Direction: Report how many lines of the material below contain the string "this", with case counting, and give only that number.

Source records:

━━━━━━━━━━━━━━━━━━━━

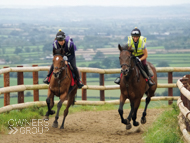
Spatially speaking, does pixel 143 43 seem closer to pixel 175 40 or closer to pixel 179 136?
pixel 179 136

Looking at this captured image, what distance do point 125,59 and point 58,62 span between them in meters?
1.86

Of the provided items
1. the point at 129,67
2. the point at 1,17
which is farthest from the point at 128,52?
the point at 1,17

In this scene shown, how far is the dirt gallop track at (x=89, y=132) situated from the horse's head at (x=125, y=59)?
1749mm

━━━━━━━━━━━━━━━━━━━━

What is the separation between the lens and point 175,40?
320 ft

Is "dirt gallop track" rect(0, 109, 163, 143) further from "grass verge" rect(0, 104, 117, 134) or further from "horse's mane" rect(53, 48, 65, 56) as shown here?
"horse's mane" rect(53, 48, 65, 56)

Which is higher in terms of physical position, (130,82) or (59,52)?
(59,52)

━━━━━━━━━━━━━━━━━━━━

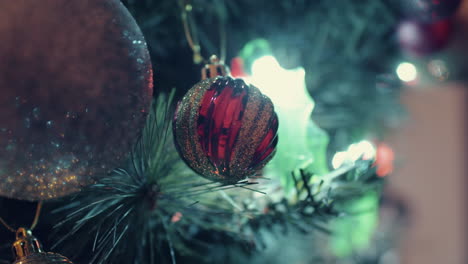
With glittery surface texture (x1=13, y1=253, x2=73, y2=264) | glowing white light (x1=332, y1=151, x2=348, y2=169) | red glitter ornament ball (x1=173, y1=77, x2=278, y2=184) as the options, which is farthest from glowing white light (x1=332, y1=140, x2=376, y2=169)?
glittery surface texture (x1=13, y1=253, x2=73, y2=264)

━━━━━━━━━━━━━━━━━━━━

Response: 2